These striking candelabra, with striking oviform bodies of richly grained cippolino verde marble mounted with helmeted masks and issuing intricately entwined leaf-wrapped arms, are inspired by the work of the celebrated Turinese bronzier Francesco Ladatte (1706-1787).
Their distinctive interpretation of the naturalistic rococo idiom, especially in the treatment of the arms, relates in particular to a series of wall-lights with similarly twisted arms, attributed to Ladatte in the Palazzo Reale, Turin (illustrated in V. Viale et al ., Mostra del Barocco Piemontese, exh. cat., Turin, 1963, figs. 298-301). Another pair of Turinese wall-lights, combining naturalistic foliage with a female mask centring the back-plate is illustrated op. cit., fig. 302. The broad leafy drip-pans of these candelabra, down-turned at the edges, also closely relate to a pair of wall-lights attributed to Ladatte, sold Sotheby's London, 13 June 1997, lot 27 (£32,200).
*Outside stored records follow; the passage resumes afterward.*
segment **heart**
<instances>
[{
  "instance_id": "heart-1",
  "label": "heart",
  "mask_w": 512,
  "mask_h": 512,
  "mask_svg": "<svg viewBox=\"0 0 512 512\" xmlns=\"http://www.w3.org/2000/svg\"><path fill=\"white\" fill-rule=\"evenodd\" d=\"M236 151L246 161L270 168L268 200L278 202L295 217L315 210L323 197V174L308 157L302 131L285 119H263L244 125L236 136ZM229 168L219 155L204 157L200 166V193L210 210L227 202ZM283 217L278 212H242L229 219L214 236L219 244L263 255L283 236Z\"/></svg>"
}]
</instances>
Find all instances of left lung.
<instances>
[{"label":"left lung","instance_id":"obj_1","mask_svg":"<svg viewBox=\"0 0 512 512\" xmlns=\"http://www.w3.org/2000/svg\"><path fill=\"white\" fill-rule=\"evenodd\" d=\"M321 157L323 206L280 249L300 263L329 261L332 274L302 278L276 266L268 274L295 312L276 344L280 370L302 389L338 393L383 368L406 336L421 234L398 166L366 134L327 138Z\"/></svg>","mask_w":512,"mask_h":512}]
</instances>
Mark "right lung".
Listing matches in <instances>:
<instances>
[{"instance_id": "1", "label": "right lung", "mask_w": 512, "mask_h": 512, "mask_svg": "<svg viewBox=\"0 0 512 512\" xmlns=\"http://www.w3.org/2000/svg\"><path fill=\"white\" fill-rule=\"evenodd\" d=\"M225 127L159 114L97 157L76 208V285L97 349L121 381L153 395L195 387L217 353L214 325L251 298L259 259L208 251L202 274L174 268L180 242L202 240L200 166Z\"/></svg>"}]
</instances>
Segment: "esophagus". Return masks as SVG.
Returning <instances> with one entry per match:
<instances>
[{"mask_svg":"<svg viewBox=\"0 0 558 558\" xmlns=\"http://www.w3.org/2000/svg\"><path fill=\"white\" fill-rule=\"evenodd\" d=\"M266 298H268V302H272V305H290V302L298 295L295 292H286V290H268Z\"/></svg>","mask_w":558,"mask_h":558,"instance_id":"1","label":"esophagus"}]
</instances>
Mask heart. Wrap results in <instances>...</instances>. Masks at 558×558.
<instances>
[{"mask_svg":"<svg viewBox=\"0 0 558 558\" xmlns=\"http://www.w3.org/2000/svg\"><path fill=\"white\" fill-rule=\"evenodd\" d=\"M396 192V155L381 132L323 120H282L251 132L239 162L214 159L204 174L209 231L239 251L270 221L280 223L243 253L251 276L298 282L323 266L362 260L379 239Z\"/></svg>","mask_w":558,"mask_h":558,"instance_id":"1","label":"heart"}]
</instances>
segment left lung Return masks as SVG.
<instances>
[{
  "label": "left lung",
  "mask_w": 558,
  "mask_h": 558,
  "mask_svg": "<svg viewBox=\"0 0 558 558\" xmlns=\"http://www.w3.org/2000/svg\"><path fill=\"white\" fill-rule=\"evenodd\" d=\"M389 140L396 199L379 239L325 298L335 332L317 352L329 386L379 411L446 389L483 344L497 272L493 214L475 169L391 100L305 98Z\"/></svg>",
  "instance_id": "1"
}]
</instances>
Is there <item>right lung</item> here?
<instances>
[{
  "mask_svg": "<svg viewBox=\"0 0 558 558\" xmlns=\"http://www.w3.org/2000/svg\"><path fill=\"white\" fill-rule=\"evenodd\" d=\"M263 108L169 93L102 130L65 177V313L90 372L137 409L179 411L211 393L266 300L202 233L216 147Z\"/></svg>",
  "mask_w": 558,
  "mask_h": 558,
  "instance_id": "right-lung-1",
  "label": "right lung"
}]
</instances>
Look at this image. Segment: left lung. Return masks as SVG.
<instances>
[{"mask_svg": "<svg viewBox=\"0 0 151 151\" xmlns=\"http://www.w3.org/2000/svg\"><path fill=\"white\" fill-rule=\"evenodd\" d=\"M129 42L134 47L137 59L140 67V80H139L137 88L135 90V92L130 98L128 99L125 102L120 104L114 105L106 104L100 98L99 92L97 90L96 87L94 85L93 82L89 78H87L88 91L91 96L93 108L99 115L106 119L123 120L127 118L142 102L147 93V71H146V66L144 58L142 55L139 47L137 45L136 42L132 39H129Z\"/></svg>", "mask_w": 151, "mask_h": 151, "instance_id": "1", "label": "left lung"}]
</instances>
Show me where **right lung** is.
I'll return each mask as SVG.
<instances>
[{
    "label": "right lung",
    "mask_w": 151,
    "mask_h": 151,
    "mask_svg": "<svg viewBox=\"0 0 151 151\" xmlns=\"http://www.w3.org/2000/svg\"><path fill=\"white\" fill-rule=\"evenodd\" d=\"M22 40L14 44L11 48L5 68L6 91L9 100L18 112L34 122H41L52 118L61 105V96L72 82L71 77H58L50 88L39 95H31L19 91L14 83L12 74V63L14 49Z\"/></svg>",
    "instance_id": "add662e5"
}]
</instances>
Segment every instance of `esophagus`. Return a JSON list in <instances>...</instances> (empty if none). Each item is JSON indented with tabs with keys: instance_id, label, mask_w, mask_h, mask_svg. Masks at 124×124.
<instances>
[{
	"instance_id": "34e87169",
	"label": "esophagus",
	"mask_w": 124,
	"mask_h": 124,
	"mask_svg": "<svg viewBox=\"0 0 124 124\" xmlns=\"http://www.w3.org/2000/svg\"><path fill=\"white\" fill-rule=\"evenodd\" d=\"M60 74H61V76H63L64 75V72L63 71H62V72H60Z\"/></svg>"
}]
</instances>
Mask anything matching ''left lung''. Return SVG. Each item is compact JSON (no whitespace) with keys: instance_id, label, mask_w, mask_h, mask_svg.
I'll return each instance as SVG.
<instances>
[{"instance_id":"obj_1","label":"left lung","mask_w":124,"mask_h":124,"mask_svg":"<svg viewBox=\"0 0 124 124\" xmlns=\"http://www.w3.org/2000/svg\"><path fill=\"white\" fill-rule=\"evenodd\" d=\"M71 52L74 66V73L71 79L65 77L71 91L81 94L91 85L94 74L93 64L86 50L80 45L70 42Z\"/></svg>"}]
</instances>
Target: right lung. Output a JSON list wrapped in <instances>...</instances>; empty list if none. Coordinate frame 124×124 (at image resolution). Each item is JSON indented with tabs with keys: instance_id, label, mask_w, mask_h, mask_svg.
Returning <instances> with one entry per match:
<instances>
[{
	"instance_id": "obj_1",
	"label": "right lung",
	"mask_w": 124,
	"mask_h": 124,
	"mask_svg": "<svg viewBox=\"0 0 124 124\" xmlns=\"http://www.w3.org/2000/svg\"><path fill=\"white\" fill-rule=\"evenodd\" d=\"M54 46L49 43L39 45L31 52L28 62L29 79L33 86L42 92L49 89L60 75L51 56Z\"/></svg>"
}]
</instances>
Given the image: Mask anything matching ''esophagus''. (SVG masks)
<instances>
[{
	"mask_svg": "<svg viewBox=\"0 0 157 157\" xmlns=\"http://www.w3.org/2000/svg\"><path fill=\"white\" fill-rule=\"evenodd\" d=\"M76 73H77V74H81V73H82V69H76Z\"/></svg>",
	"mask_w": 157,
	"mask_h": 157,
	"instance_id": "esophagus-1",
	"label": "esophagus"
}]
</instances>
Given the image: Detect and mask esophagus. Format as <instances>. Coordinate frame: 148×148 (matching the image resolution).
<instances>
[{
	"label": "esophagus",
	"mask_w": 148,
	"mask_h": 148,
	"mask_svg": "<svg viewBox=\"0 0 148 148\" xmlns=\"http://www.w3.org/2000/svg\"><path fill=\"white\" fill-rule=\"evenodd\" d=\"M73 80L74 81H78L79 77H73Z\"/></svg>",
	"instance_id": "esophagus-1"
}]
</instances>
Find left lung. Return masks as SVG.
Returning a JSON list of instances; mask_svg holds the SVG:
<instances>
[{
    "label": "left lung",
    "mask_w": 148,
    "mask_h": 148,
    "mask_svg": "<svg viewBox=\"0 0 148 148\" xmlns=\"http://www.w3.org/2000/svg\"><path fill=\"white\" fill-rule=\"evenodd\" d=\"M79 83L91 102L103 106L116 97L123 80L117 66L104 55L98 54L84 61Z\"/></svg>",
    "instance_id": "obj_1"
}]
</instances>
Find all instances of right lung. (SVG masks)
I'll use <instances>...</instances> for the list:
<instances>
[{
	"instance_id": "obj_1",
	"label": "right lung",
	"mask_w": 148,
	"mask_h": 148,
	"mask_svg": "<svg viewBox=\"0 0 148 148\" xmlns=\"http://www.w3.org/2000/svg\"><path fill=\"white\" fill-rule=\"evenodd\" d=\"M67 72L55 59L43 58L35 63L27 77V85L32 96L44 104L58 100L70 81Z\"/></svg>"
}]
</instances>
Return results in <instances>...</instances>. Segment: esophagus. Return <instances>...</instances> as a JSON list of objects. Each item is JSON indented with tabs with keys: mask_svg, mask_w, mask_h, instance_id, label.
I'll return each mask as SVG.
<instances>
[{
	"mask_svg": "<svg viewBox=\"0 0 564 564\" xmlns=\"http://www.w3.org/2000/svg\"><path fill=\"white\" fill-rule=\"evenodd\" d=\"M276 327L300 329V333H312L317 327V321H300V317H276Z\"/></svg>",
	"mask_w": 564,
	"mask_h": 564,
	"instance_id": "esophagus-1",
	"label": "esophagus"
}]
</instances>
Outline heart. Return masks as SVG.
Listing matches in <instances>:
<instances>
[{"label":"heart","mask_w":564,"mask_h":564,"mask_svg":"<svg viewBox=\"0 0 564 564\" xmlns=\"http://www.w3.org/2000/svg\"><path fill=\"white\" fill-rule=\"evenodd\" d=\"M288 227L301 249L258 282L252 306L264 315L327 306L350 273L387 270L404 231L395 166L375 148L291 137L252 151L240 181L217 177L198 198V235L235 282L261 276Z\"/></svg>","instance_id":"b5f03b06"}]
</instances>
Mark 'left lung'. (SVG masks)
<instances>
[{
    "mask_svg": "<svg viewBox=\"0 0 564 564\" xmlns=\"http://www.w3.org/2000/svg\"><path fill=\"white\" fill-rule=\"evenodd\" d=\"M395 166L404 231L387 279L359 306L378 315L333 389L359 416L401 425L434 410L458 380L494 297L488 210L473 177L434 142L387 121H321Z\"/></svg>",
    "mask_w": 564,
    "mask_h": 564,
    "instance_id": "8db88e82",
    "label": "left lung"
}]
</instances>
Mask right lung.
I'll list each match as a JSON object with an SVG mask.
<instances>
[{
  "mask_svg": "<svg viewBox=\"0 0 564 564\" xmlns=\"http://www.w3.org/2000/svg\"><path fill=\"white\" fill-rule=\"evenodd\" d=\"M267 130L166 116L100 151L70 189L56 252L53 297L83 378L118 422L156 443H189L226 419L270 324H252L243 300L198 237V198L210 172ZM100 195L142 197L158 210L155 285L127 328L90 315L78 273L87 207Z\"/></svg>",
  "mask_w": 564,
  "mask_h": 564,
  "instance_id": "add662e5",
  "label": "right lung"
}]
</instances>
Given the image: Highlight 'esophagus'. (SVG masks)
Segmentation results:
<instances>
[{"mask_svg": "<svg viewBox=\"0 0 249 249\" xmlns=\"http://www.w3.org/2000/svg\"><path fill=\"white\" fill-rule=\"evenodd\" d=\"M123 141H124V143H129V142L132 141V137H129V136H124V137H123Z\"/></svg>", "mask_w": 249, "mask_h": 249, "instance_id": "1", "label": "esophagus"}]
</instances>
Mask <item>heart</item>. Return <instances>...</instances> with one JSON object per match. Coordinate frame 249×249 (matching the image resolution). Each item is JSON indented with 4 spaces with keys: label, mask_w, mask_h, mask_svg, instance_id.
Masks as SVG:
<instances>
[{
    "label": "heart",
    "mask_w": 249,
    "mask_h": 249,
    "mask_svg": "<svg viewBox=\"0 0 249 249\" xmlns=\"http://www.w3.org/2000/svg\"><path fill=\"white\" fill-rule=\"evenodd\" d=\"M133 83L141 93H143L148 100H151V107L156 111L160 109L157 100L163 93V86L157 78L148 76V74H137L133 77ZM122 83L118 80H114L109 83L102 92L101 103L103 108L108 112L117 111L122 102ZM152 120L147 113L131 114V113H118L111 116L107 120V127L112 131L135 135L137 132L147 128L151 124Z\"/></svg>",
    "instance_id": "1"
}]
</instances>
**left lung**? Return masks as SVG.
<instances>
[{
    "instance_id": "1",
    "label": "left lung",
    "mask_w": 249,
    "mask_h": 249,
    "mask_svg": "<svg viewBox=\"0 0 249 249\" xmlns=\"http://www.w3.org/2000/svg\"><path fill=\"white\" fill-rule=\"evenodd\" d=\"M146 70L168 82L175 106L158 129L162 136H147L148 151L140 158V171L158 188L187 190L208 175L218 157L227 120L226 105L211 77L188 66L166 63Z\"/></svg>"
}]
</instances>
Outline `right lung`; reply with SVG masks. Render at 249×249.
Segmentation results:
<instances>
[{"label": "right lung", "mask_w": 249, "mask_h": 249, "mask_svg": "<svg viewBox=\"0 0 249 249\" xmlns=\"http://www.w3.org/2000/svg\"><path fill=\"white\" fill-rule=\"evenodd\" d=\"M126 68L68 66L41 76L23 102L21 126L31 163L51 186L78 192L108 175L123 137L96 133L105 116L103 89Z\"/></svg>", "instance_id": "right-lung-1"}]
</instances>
Figural masks, which feature so prominently on these candelabra, are a recurring motif in Turinese furniture and bronzes. Gilt-bronze upturned female masks by Ladatte appear on a series of stools supplied by Pietro Piffetti to the Palazzo Reale, Turin (illustrated in G. Ferraris et al., Pietro Piffetti e Gli Ebanisti a Torino, 1992, pp. 22-3, figs. 2-3).
Born in Turin, Ladatte trained at an early age as a sculptor in Paris, where he won the first prize at the Academy in 1729. After a short stay in Rome he returned to Turin in 1732 where he worked almost exclusively for the royal court and was the main supplier of bronzes to Pietro Piffetti for the latter's extraordinary furniture produced during the 1730's. After another short stay in Paris, Ladatte returned to Turin in 1744 and was appointed sculptor in bronze to the King. he remained in Turin for the rest of his career, and continued to produce bronzes in a high rococo style even long after it had gone out of fashion.